Comments (9)
For the reference: The original bug that let to using shlex
is #313.
from pooch.
Hi @bmcfee, thanks for opening this issue.
I'm sorry that the last release broke backward compatibility. This is something we always try to avoid through exhaustive testing, but as you could tell we weren't considering the case where the filenames contain apostrophes.
I think the issue you are facing is part of a larger discussion: what type of standard do we want to use for filenames within Pooch. After we merged #315 I think we inadvertently established that we would follow the POSIX standard (see Parsing rules in shlex when POSIX is True).
Therefore, if a filename contains a special character, like a space or an apostrophe, we can always use the backslash to escape it. In your particular case, you can modify your registry file to:
Karissa_Hobbs_-_Let\'s_Go_Fishin\'.hq.ogg ...

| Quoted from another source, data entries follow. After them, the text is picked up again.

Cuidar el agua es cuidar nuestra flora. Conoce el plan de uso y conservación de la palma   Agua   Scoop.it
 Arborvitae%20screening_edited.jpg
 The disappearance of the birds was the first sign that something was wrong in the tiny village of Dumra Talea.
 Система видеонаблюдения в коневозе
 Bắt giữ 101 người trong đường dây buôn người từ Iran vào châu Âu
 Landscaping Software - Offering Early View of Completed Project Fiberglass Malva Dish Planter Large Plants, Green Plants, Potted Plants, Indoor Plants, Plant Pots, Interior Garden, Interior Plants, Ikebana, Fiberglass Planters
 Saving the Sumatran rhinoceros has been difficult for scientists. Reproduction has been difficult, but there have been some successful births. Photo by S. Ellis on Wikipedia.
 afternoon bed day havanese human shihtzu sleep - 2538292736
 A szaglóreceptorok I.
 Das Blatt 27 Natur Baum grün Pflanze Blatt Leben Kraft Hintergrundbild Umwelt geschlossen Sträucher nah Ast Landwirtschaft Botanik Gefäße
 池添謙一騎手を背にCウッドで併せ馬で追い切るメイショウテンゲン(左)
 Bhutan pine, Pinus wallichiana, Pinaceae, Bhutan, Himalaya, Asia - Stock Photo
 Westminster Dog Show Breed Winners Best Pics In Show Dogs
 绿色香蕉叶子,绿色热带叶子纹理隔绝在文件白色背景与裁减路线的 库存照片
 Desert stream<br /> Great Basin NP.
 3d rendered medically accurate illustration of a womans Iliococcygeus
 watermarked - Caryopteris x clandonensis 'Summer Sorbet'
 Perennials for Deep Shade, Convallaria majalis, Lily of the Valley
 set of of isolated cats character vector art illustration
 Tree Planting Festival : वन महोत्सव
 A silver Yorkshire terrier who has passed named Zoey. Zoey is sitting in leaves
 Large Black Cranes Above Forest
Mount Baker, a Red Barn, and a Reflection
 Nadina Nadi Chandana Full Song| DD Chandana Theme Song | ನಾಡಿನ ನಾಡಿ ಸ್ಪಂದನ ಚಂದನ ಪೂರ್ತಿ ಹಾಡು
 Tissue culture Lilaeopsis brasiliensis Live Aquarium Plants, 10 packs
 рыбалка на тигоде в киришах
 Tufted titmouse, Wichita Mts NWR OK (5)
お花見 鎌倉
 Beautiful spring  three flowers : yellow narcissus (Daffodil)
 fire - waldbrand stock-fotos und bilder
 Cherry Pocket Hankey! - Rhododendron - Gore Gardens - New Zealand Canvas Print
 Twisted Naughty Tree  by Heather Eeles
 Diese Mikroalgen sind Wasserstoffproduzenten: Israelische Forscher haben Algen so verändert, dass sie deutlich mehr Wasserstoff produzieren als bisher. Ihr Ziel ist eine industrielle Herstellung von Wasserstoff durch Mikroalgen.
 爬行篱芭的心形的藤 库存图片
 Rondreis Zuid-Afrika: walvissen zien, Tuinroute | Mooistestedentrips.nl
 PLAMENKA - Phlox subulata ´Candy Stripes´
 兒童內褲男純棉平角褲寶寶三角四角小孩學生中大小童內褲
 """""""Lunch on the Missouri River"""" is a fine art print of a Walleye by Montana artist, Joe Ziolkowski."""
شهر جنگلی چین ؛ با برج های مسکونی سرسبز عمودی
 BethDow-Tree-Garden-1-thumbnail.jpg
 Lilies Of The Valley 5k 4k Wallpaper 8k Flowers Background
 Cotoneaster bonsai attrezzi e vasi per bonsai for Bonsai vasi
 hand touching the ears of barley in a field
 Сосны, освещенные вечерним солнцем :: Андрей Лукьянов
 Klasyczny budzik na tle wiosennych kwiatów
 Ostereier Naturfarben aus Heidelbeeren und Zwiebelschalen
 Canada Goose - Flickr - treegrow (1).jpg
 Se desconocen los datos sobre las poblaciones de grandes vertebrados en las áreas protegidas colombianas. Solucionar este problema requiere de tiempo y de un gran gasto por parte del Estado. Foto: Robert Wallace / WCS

Karissa_Hobbs_-_Let\'s_Go_Fishin\'.ogg ...
Karissa_Hobbs_-_Let\'s_Go_Fishin\'.txt ...
and it should work. We use the same strategy for spaces, as was introduced in #315.
If we try to modify the load_registry()
method after every time we encounter a corner case that isn't supported, I think we'll be modifying its code after every release, which isn't sustainable and it's prone to introduce more backward compatibility breaks.
So, in my opinion, special characters like spaces, double quotes or apostrophes in filenames should be handled by inserting a backslash before them.
What do you think? Does it sounds like a good compromise?
from pooch.
@bmcfee thanks for being very understanding with this. I think it's best to assume the POSIX syntax is intended (though it was originally an oversight). make_registry
wasn't updated to work with the new syntax, though, as you pointed out. That still needs to be done.
from pooch.
Confirmed that this is due to this line:
Line 660 in a965902
For example, the 1.6.0 behavior would have been:
In [2]: line = "Karissa_Hobbs_-_Let's_Go_Fishin'.ogg"
In [3]: line.split()
Out[3]: ["Karissa_Hobbs_-_Let's_Go_Fishin'.ogg"]
In 1.7, it becomes:
In [11]: shlex.split(line)
Out[11]: ['Karissa_Hobbs_-_Lets_Go_Fishin.ogg']
(note the missing single-quotes)
A quick fix here is to use shlex.quote
:
In [12]: shlex.split(shlex.quote(line))
Out[12]: ["Karissa_Hobbs_-_Let's_Go_Fishin'.ogg"]
I don't know if this will be safe across platforms, but it would at least fix the bug I'm seeing.
from pooch.
I think the use of shlex.quote
would still fix #313:
In [2]: shlex.split(shlex.quote("foo' bar baz'.txt"))
Out[2]: ["foo' bar baz'.txt"]
from pooch.
Ok, I started prepping a PR for this and realized that it's a bit more subtle than just sticking shlex.quote in there, since it will apply to the entire line. If a filename ends with a quote, it will muck up the space parsing, and the whole parser falls apart.
The problem as I see it boils down to some ambiguity in the format of the registry file, in particular due to the option of custom urls as a third token. We don't know in advance how many spaces there will be in a line, and that makes splitting tricky.
If we didn't have custom urls, it would be enough to do:
filename, hash = line.rsplit(' ', maxsplit=2)
where rsplit will group all but the last space separator into filename
.
If we always have a custom URL, it would be equally simple:
filename, hash, url = line.rsplit(' ', maxsplit=3)
but this will be incorrect if the url is absent and the filename contains a space.
What we really need is a way to first check if the final token is a hash or a url, and then act accordingly:
# Assuming URLs in registry files are properly URL-encoded, i.e. ' ' → '%20'
prefix, last = line.rsplit(' ', maxsplit=2)
if is_url(last):
url = last
filename, hash = prefix.split(' ', maxsplit=2)
else:
filename, hash, url = prefix, last, None
Now, there's a problem that URLs (per RFC 3986) if not fully formed can look an awful lot like hashes. We can't rely on detecting just a :
because this is also valid in hashes (md5:abcdef...
).
We also can't get away with detecting :/
, or even ://
because this would rule out DOI urls.
I suspect the simplest solution would be to explicitly match URLs against a subset of supported schemes (http:, https:, ftp:, sftp:, doi:) and treat anything else as if it's a hash. If it's not actually a hash, this will eventually fail later on.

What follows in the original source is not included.